● Problem description
Set down, word for word, every line of the material below from the one containing "United States, site sanjuan_2014_Unit170_Ivan101." through the one containing "scientific name: Equus zebra", but none of its pictures.

● Data shown
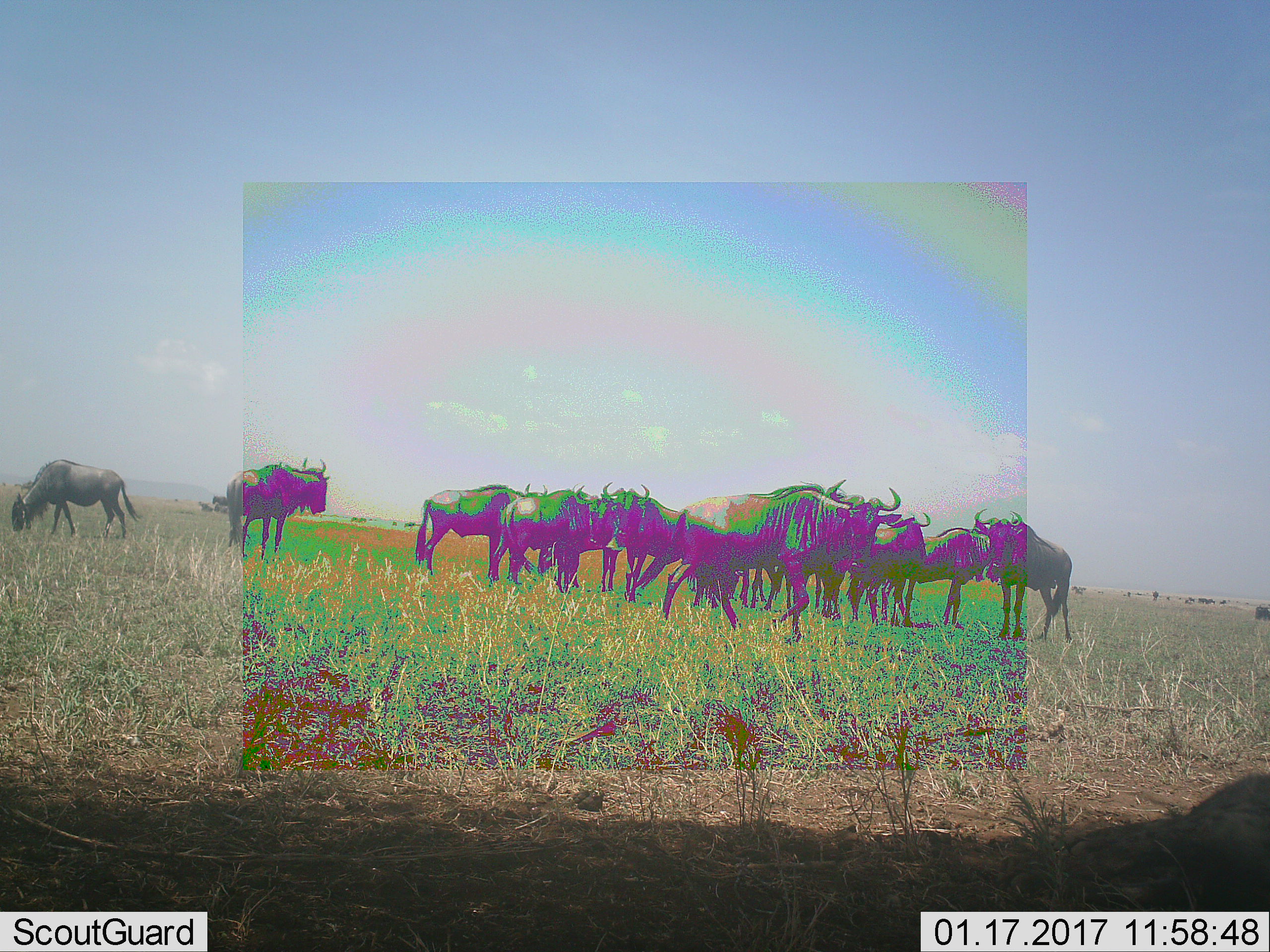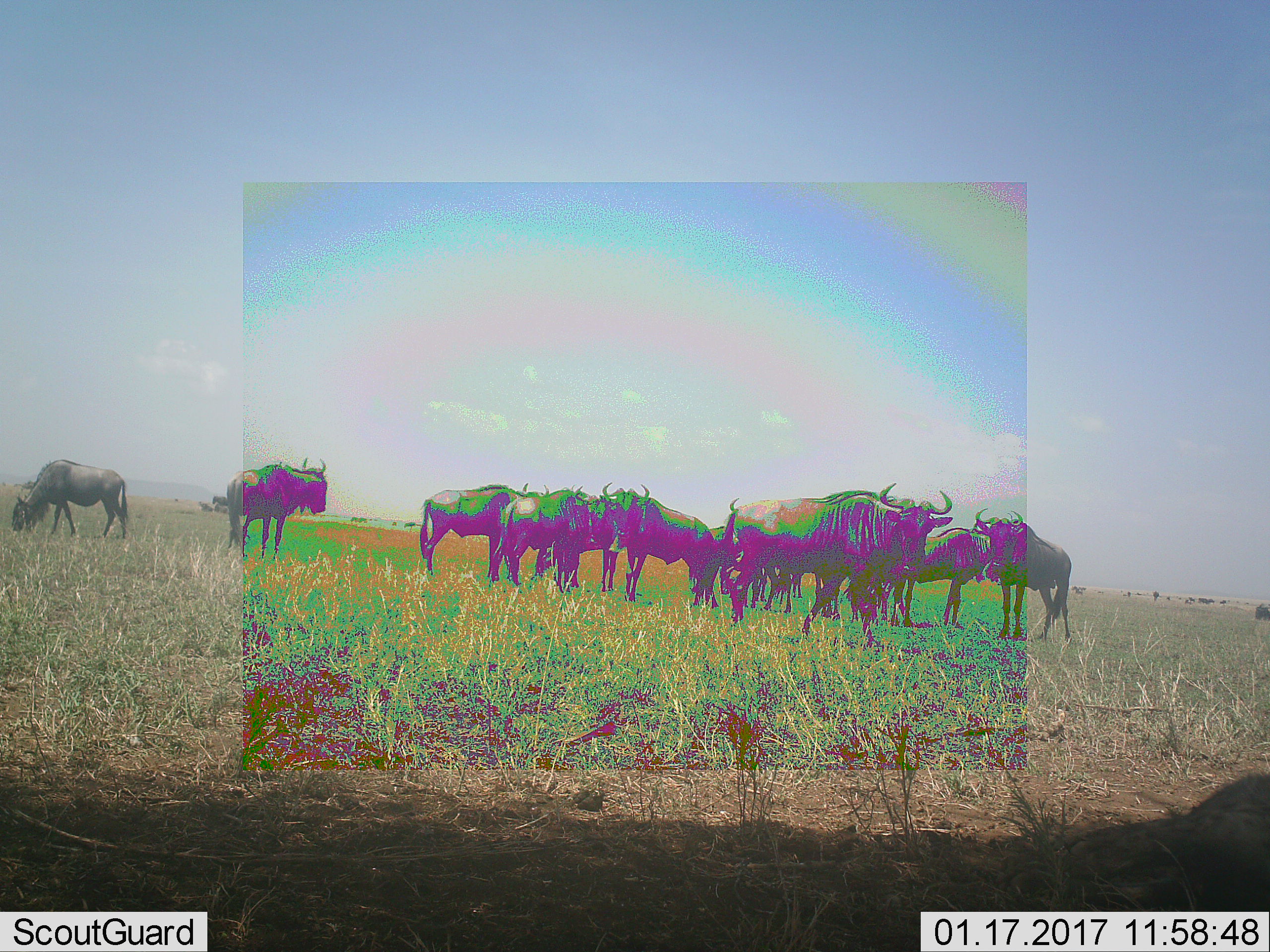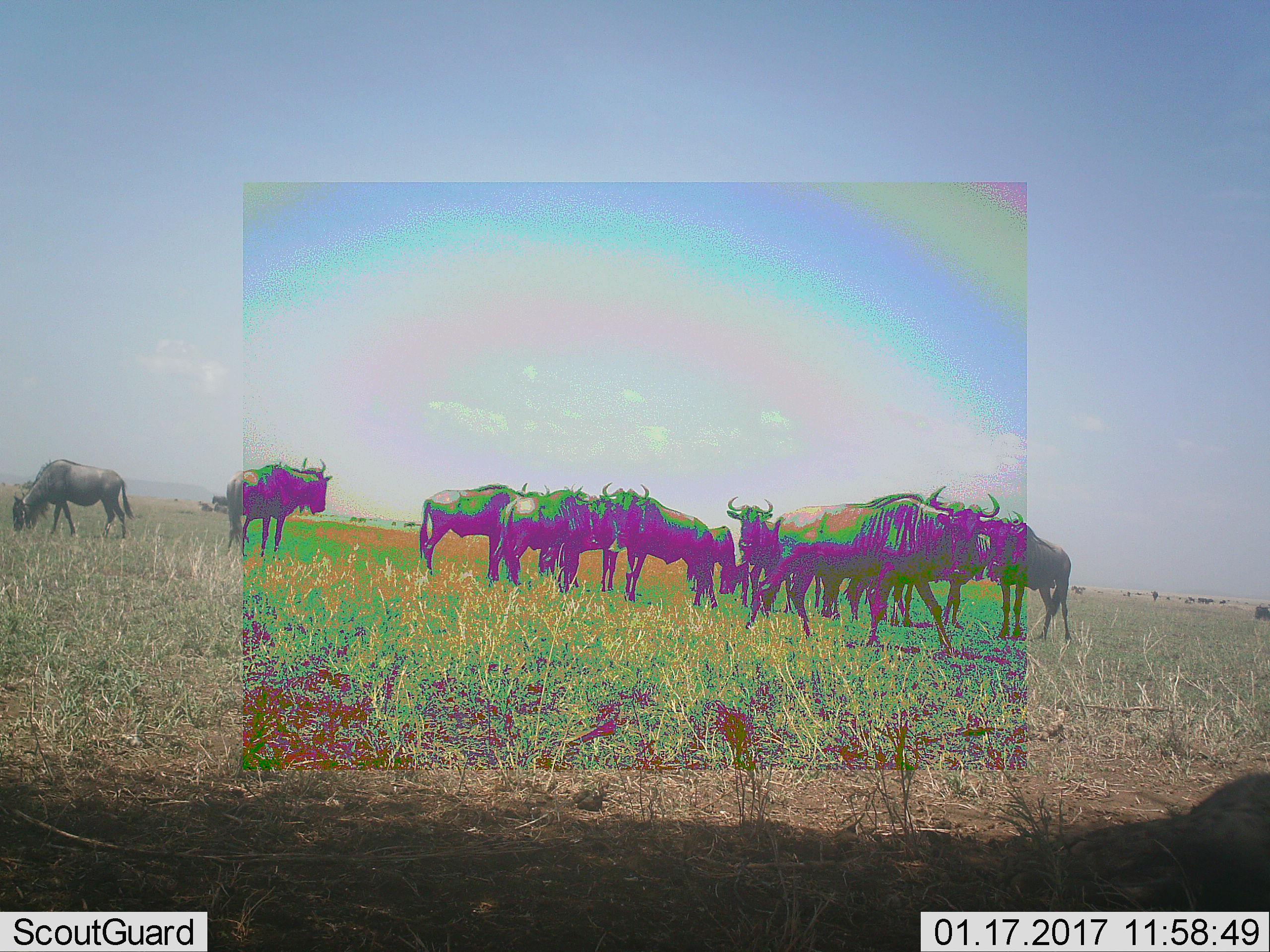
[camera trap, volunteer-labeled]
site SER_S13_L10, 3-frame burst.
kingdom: Animalia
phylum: Chordata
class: Mammalia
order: Artiodactyla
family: Bovidae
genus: Connochaetes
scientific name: Connochaetes taurinus taurinus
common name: blue wildebeest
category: wildebeestblue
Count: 11-50.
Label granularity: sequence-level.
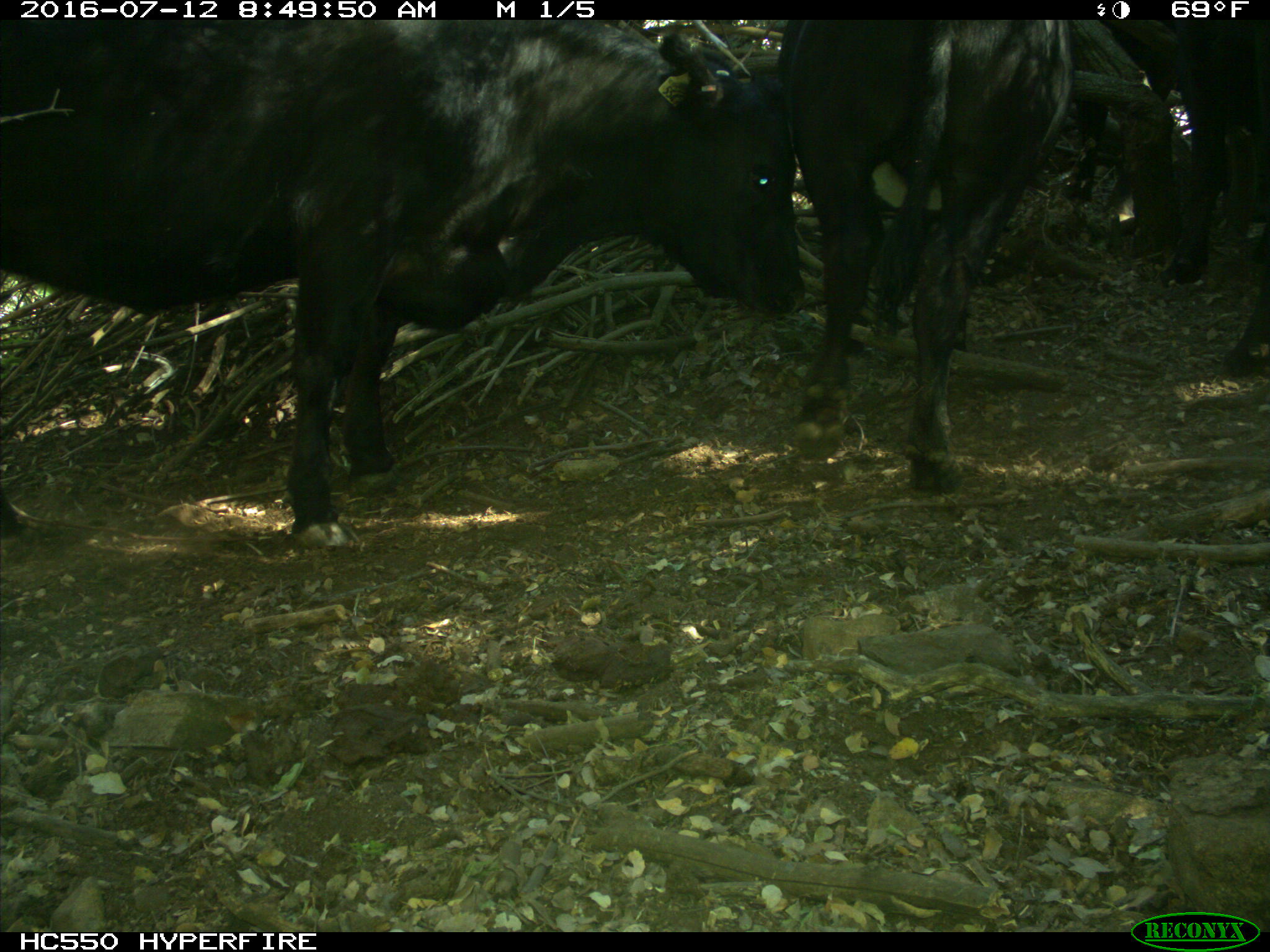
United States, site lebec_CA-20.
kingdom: Animalia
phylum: Chordata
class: Mammalia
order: Artiodactyla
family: Bovidae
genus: Bos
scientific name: Bos taurus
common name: domestic cow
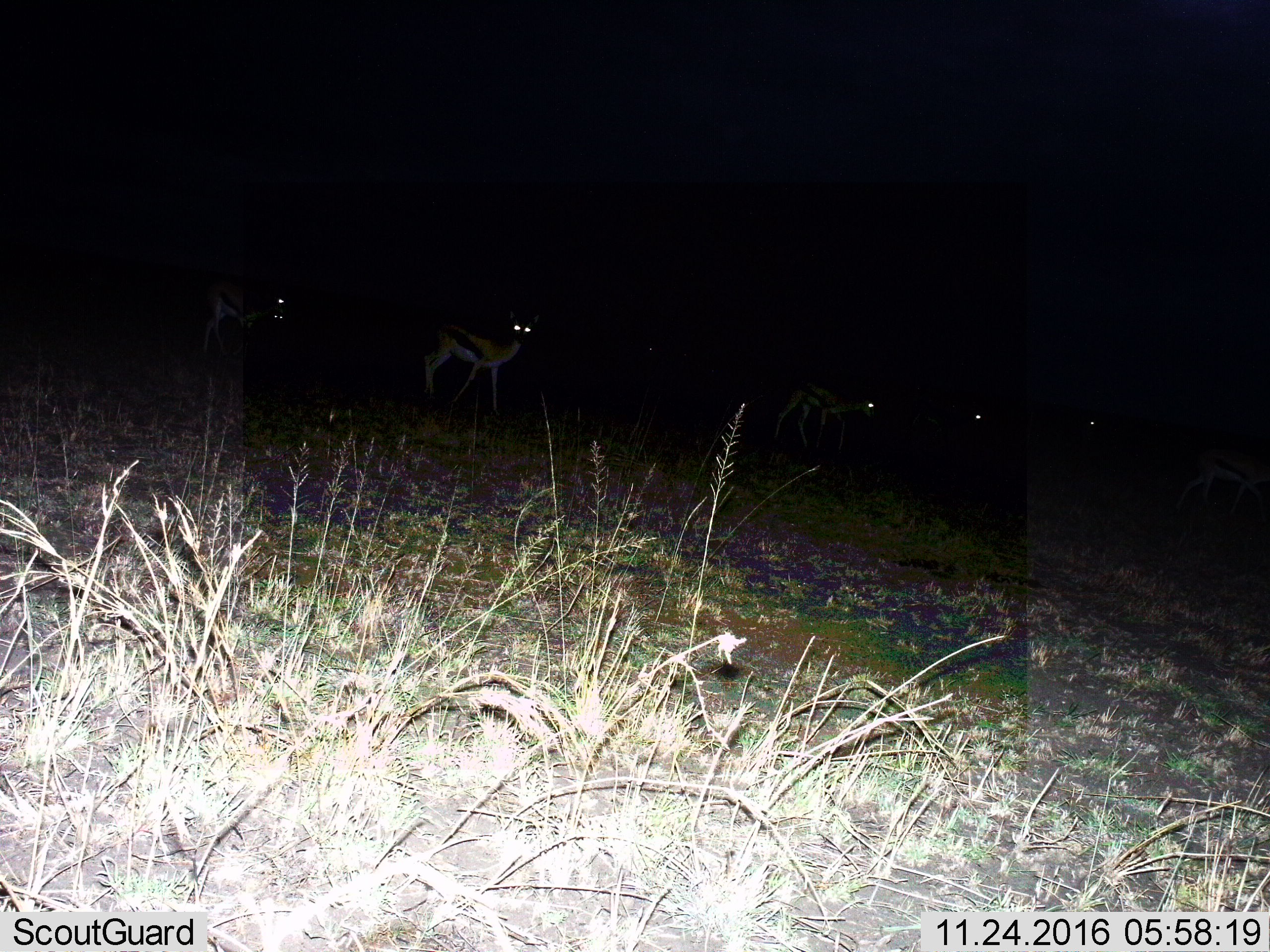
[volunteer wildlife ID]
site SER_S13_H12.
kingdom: Animalia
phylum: Chordata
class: Mammalia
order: Artiodactyla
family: Bovidae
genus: Eudorcas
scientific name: Eudorcas thomsonii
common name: thomson's gazelle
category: gazellethomsons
Gazellethomsons (thomson's gazelle) (Eudorcas thomsonii), count 5. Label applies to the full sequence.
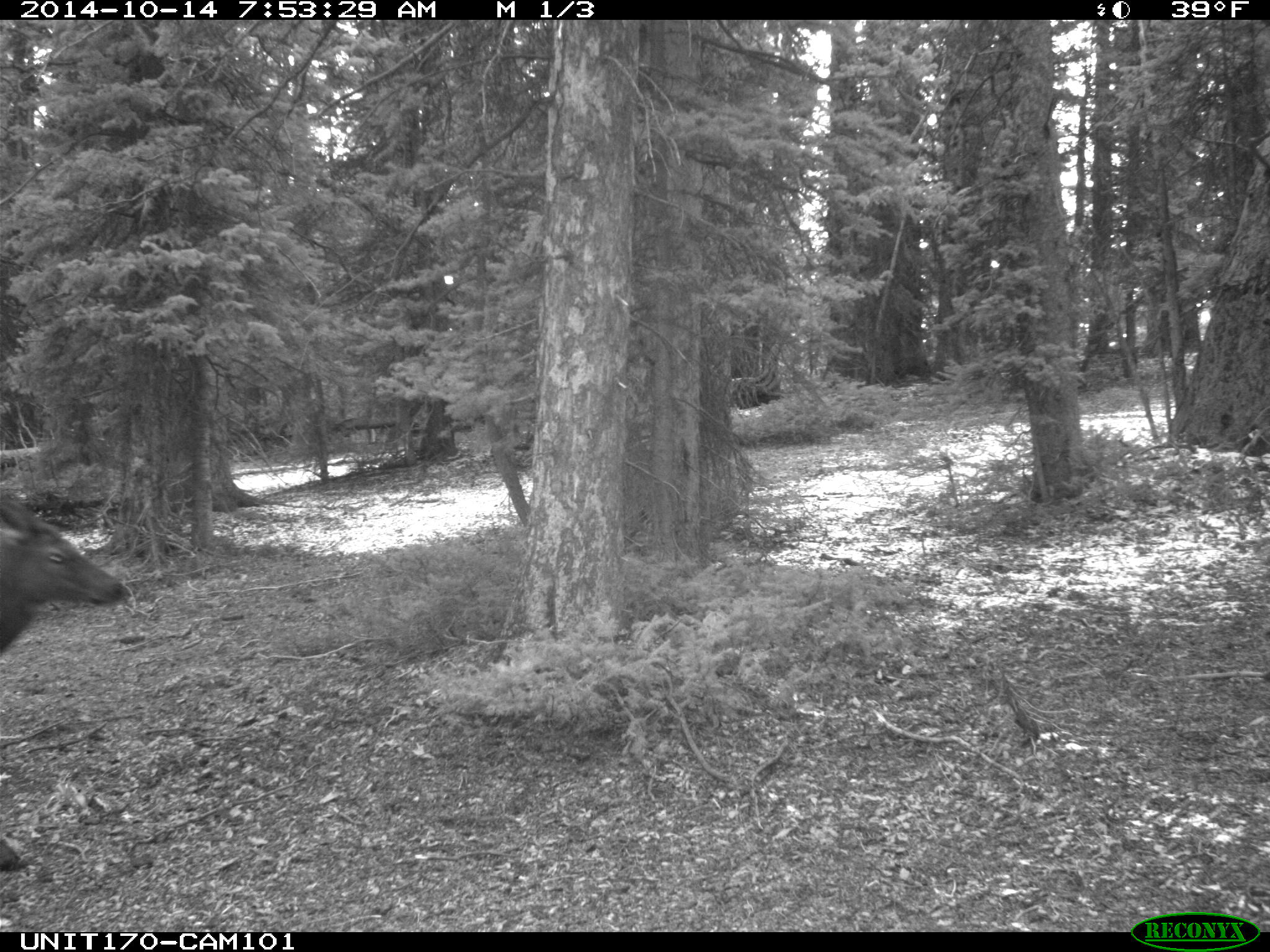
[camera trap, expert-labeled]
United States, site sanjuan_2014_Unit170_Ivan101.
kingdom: Animalia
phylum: Chordata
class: Mammalia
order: Artiodactyla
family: Cervidae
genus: Cervus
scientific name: Cervus elaphus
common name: red deer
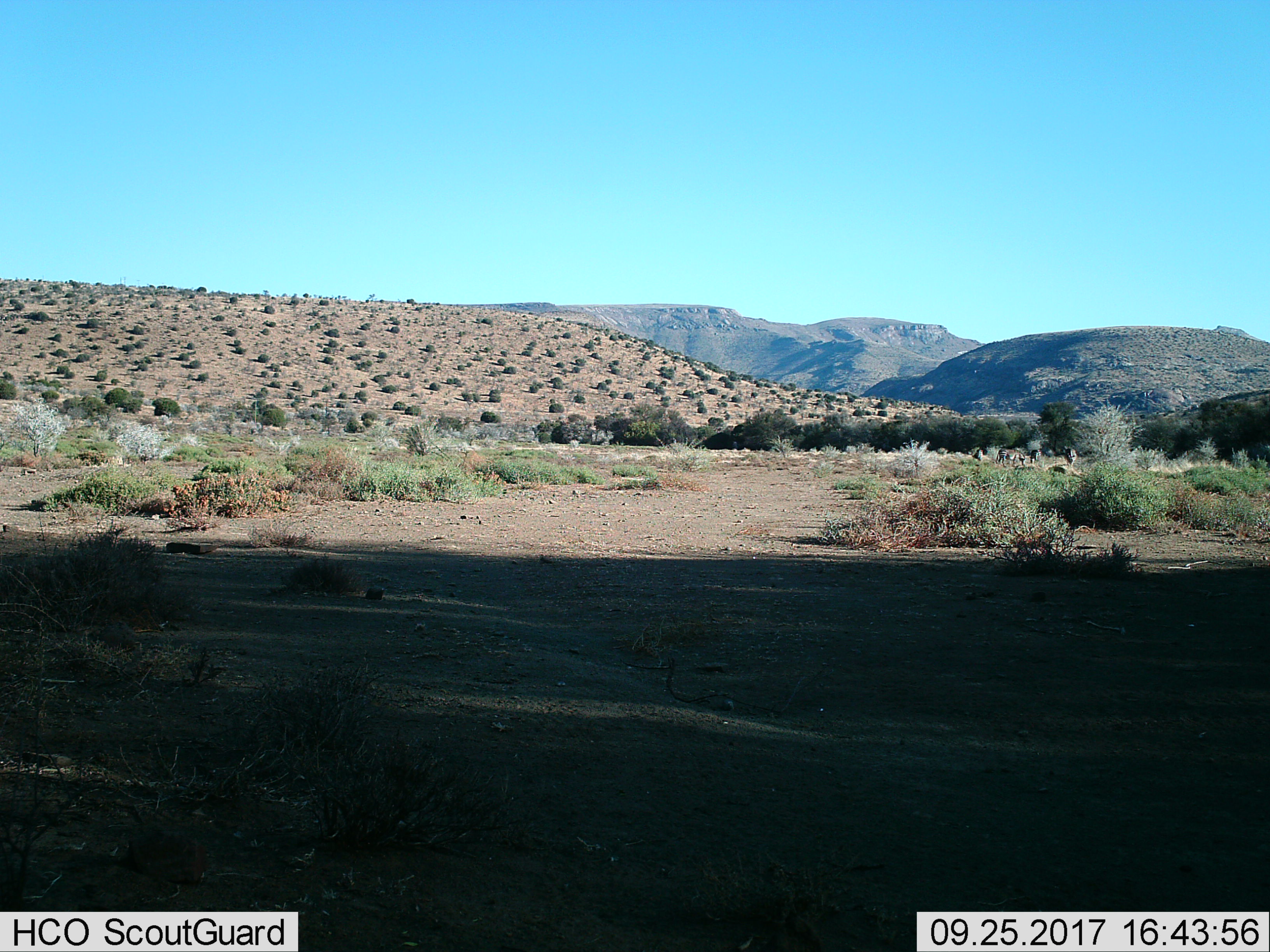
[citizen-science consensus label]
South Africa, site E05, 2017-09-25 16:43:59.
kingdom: Animalia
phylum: Chordata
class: Mammalia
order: Perissodactyla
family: Equidae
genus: Equus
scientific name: Equus zebra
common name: mountain zebra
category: zebramountain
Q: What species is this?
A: Zebramountain (mountain zebra) (Equus zebra).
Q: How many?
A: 4.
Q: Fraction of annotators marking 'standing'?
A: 75%.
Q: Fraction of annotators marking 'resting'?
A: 0%.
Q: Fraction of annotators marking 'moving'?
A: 38%.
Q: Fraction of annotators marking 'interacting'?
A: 12%.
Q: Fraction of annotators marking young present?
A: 0%.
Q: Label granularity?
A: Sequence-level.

● Solution to the exercise
United States, site sanjuan_2014_Unit170_Ivan101.
kingdom: Animalia
phylum: Chordata
class: Mammalia
order: Artiodactyla
family: Cervidae
genus: Cervus
scientific name: Cervus elaphus
common name: red deer
[citizen-science consensus label]
South Africa, site E05, 2017-09-25 16:43:59.
kingdom: Animalia
phylum: Chordata
class: Mammalia
order: Perissodactyla
family: Equidae
genus: Equus
scientific name: Equus zebra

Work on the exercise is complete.